## [TEXTO SELECIONADO]
Alexandre Sayad reforça essa ideia ao afirmar que o conceito deve resultar em cidades “voltadas para o ser humano e para o bem-estar”, onde a tecnologia serve à vida e não o contrário. É uma visão que prioriza “o acesso à cultura, à educação, ao trânsito, à mobilidade, à sustentabilidade ambiental e aos direitos humanos básicos”.
Mais do que um novo modelo de gestão, o conceito de Cidades MIL propõe uma mudança profunda na forma de conceber o espaço urbano latino-americano. Como demonstram as diretrizes da Unesco e o trabalho dos pesquisadores brasileiros e de outros países, trata-se de reconhecer e potencializar a multiplicidade já existente, criando cidades simultaneamente físicas e digitais, tecnológicas e humanas, locais e globais.
A consolidação desse paradigma dependerá da capacidade de articular diferentes setores, superar fragmentações administrativas e, sobretudo, recolocar o cidadão no centro de todas as decisões. Afinal, as Cidades MIL já estão entre nós, como nas práticas cotidianas de milhões de latino-americanos que, mesmo sem saber, reinventam a vida urbana todos os dias. O desafio agora é reconhecê-las, legitimá-las e amplificá-las, construindo futuros verdadeiramente inclusivos e participativos.

Dados registrados:
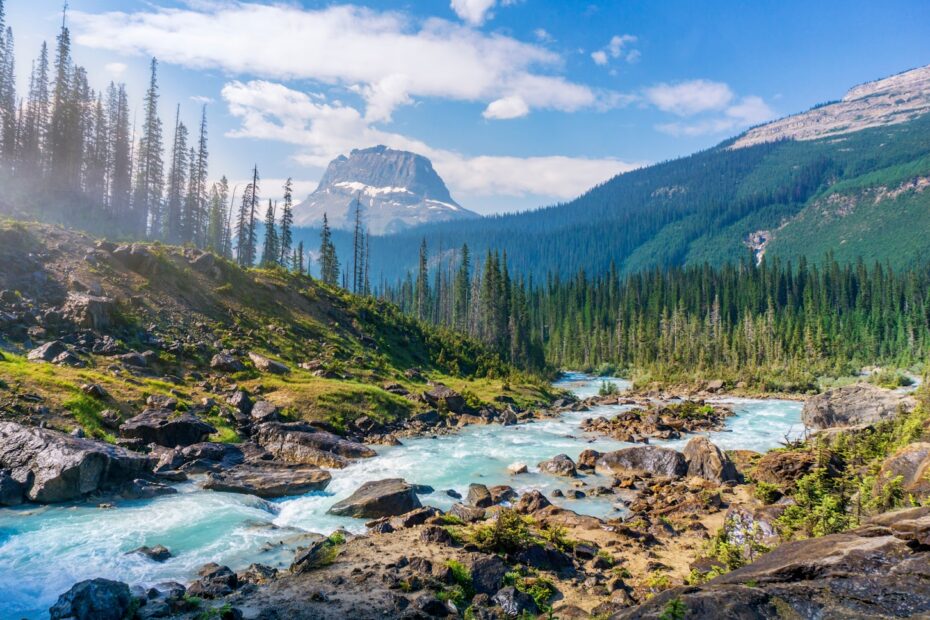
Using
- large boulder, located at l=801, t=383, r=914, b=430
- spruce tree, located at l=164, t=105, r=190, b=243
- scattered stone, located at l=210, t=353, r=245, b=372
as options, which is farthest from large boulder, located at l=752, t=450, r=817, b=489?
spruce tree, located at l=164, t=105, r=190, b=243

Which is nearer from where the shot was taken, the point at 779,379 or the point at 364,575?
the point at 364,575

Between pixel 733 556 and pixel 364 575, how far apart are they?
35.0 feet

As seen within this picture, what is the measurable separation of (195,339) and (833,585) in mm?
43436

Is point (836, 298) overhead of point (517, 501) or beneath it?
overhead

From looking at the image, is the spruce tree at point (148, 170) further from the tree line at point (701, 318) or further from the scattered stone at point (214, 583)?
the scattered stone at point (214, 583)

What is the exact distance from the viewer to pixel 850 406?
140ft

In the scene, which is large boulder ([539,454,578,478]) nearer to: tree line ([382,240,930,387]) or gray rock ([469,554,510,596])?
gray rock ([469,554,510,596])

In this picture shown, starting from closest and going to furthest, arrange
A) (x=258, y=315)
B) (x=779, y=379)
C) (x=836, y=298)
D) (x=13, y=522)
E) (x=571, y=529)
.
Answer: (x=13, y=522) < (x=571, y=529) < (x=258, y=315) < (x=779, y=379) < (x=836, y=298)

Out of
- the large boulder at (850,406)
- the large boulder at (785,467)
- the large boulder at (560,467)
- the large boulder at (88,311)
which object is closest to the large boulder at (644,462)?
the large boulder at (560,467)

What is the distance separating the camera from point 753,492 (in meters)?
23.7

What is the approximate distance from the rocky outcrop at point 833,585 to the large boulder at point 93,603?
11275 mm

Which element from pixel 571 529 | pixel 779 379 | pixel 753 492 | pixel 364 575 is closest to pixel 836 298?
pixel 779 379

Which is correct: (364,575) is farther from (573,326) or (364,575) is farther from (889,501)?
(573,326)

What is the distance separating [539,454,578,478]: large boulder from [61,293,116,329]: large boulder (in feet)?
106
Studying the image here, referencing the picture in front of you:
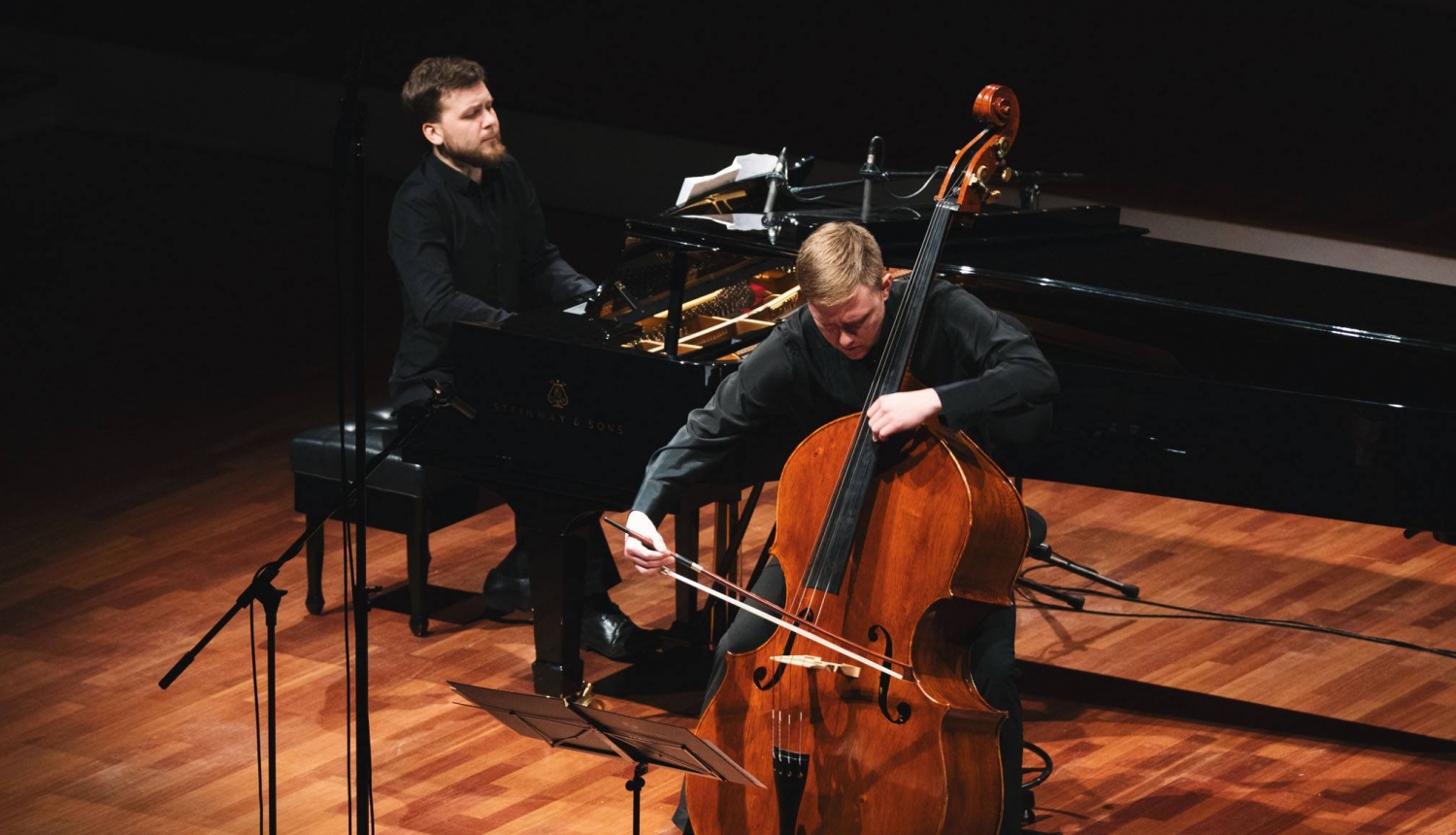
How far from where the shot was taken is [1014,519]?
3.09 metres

--

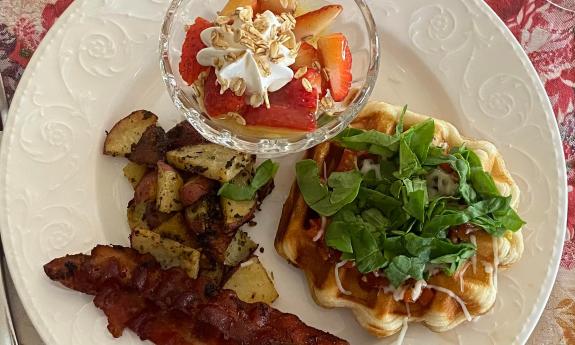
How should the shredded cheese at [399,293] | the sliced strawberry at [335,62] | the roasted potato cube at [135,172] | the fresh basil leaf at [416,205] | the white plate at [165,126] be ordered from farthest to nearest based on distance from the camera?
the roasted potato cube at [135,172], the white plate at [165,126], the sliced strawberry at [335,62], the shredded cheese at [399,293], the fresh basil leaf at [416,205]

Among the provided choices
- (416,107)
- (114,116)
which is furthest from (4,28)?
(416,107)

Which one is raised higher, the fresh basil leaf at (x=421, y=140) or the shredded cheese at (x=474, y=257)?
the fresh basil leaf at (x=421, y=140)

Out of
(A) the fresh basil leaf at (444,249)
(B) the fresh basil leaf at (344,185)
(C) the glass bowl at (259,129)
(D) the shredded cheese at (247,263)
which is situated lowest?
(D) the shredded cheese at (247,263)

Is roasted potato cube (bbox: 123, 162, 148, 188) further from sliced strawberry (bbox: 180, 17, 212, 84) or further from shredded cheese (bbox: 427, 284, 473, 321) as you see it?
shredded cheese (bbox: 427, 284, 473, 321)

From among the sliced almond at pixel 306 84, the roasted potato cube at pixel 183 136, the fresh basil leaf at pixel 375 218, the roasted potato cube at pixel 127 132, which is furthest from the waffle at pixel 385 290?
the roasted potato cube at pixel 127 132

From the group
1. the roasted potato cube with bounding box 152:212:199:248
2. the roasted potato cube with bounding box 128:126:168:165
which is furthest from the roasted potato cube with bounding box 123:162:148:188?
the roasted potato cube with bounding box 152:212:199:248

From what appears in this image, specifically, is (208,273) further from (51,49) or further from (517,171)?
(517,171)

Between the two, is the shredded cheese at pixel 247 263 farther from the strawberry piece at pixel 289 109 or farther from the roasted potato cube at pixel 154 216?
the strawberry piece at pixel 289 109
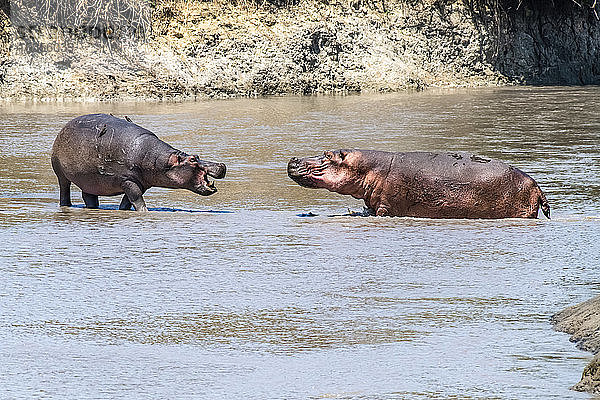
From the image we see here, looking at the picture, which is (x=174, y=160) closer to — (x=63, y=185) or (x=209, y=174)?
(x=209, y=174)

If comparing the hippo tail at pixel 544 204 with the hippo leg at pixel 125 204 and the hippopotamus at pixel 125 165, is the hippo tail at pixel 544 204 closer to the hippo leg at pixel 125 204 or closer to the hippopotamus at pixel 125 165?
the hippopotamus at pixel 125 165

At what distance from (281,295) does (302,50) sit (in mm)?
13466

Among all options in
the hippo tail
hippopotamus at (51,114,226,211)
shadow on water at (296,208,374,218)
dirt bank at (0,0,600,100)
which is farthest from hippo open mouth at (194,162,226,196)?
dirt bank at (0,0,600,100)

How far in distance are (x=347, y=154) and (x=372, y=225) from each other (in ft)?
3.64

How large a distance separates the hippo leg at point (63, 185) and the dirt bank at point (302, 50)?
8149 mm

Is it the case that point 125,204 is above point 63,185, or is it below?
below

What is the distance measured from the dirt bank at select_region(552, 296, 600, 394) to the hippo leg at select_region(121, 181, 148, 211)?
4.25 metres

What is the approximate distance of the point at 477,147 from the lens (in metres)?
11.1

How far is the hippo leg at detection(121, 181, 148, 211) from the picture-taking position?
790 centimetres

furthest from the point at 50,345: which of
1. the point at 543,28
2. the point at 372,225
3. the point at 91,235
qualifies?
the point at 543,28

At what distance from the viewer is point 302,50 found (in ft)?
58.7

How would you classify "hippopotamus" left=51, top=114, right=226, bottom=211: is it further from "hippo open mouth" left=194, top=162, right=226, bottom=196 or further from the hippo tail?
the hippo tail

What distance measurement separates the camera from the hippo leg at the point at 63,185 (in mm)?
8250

## [EXERCÍCIO PROPOSTO 1]
Extraia do texto sobre Cidades MIL o trecho entre "A consolidação desse" e "inclusivos e participativos.", inclusive.
## [EXERCÍCIO PROPOSTO 2]
Com base no texto sobre Cidades MIL, responda:
(a) Segundo Alexandre Sayad, a que a tecnologia deve servir nessas cidades?
(b) De qual organização são as diretrizes citadas no texto?
(c) Quem deve ser recolocado no centro de todas as decisões?

## [SOLUÇÃO 1]
A consolidação desse paradigma dependerá da capacidade de articular diferentes setores, superar fragmentações administrativas e, sobretudo, recolocar o cidadão no centro de todas as decisões. Afinal, as Cidades MIL já estão entre nós, como nas práticas cotidianas de milhões de latino-americanos que, mesmo sem saber, reinventam a vida urbana todos os dias. O desafio agora é reconhecê-las, legitimá-las e amplificá-las, construindo futuros verdadeiramente inclusivos e participativos.

## [SOLUÇÃO 2]
(a) À vida.
(b) Da Unesco.
(c) O cidadão.